[Bloco de texto]:
Em 2015, Eusébio Ka´apor, líder do povo Ka´apor que ajudou a organizar as patrulhas indígenas “guardiões da floresta”, numa tentativa de impedir a entrada de madeireiros na Terra Indígena Alto Turiaçu (MA), foi assassinado com tiros nas costas. Logo após sua morte, seis dos sete membros do Conselho de Gestão Ka´apor, que coordena os “guardiões”, receberam ameaças de morte de madeireiros.
Em 2016, o sargento da Polícia Militar do estado do Pará João Luiz de Maria Pereira foi assassinado por um madeireiro enquanto participava de operação de combate à exploração de madeira na Floresta Nacional do Jamanxim.
Esses são alguns dos casos descritos no relatório “Máfias do Ipê: como a violência e a impunidade impulsionam o desmatamento na Amazônia brasileira”, elaborado pela ONG de direitos humanos Human Rights Watch (HRW) e divulgado nesta terça-feira (17).
Segundo a HRW, a extração ilegal de madeira na Amazônia é “impulsionada por redes criminosas que têm a capacidade logística de coordenar a extração, o processamento e a venda de madeira em larga escala, enquanto empregam homens armados para proteger seus interesses.”
“Os criminosos responsáveis por uma grande parte da destruição da Amazônia estão usando da intimidação, ameaças, ataques e assassinatos para continuar suas atividades ilícitas. Há um nível de violência vinculado ao desmatamento, que às vezes as pessoas não percebem”, diz César Muñoz, autor do relatório e pesquisador da ONG.
O nome do documento faz referência a uma das árvores mais valiosas da Amazônia, o ipê. Segundo o relatório, um único tronco da árvore pode chegar a um preço que varia entre R$ 2 mil e R$ 6 mil. “O desmatamento ilegal na Amazônia é um negócio multimilionário que envolve tanto a exploração de madeira ilegal, quanto a invasão de terras públicas”, diz o relatório.
Relatório divulgado em julho deste ano pela ONG Global Witness já havia informado que o Brasil é o quarto país com mais homicídios de defensores do meio ambiente.
Dados da violência
Para elaborar o documento, a HRW entrevistou mais de 170 pessoas, incluindo cerca de 60 membros de povos indígenas e não indígenas que sofreram violência ou ameaça de pessoas envolvidas com a extração ilegal de madeira, bem como policiais civis e federais; membros dos Ministérios Públicos estaduais e federal; defensores públicos; representantes dos órgãos federais Ibama, ICMBio e Funai; outras autoridades públicas; representantes de organizações da sociedade civil e acadêmicos. As entrevistas foram realizadas entre outubro de 2017 e julho de 2019.

[Objetivo]: Dê continuidade ao texto acima sobre o relatório da Human Rights Watch acerca da violência ligada ao desmatamento na Amazônia, começando logo após a última frase.

[Conteúdo do material]:
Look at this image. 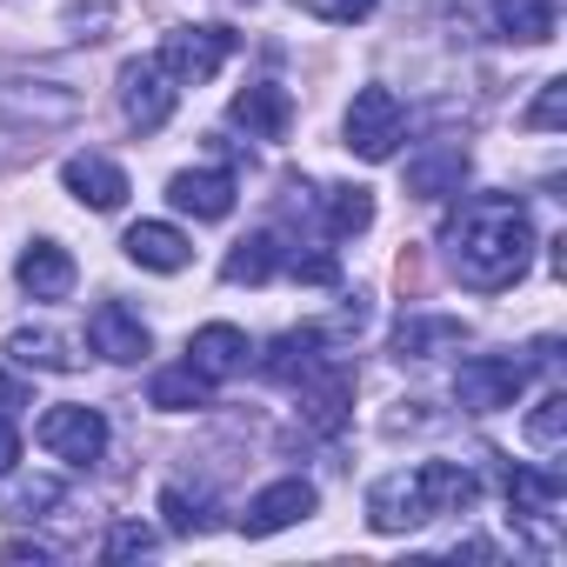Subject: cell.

[Resultado do exercício]:
Usando dados da Comissão Pastoral da Terra, o relatório concluiu que, durante a última década, mais de 300 pessoas morreram em conflitos pelo uso da terra e de recursos naturais nos estados da região Amazônia. 28 desses assassinatos, a maioria a partir de 2015, estão documentados no estudo, que detalhou, ainda, 4 tentativas de assassinato e mais de 40 casos de ameaças de morte – nos quais havia evidências críveis de que os responsáveis por esses crimes estavam envolvidos no desmatamento ilegal e viam suas vítimas como obstáculos as suas atividades criminosas. Algumas vítimas eram agentes públicos. A maioria era indígenas ou outros moradores que denunciaram a exploração ilegal de madeira às autoridades.
Fracasso em investigar e punir
O relatório da HRW constatou que a impunidade é regra nos crimes relacionados à extração ilegal de madeira. Em grande parte, esta impunidade se deve ao fato de a polícia não conduzir investigações adequadas. Segundo o documento, a polícia local reconhece as deficiências e afirma que a impunidade se deve porque as mortes ocorrem em áreas remotas.
No entanto, a ONG documentou graves omissões, como falta de autopsias nas investigações de mortes ocorridas em áreas de fácil acesso, como centros urbanos. Além disso, em alguns locais, a polícia se recusa a registrar denúncias de ameaças ou a implementar medidas efetivas de proteção: em pelo menos 19 dos 28 assassinatos documentados, ameaças contra as vítimas ou suas comunidades antecederam os ataques.
Dentre mais de 230 casos de ataques fatais — envolvendo mais de 300 vítimas — registrados pela Comissão Pastoral da Terra na região amazônica durante a última década, apenas 9 — menos de 4% — foram a julgamento. No Pará, o estado com o maior número de mortes, apenas 4 dos 89 casos foram julgados desde 2009; em Rondônia, apenas 3 de 66; no Maranhão, apenas 2 de 46; e no Mato Grosso, com 16 casos, e no Amazonas, com 8, não houve nenhum julgamento, diz o documento.
Políticas anti-ambientais
O relatório da Human Rights Watch também lembra que, em 2016, o Brasil se comprometeu a dar fim ao desmatamento na Amazônia até 2030, posição que será cobrada em 23 de setembro deste ano, quanto a Organização das Nações Unidas realizará uma cúpula em Nova Iorque para discutir os esforços globais voltados a mitigar as mudanças climáticas, evento no qual o presidente Jair Bolsonaro deverá discursar.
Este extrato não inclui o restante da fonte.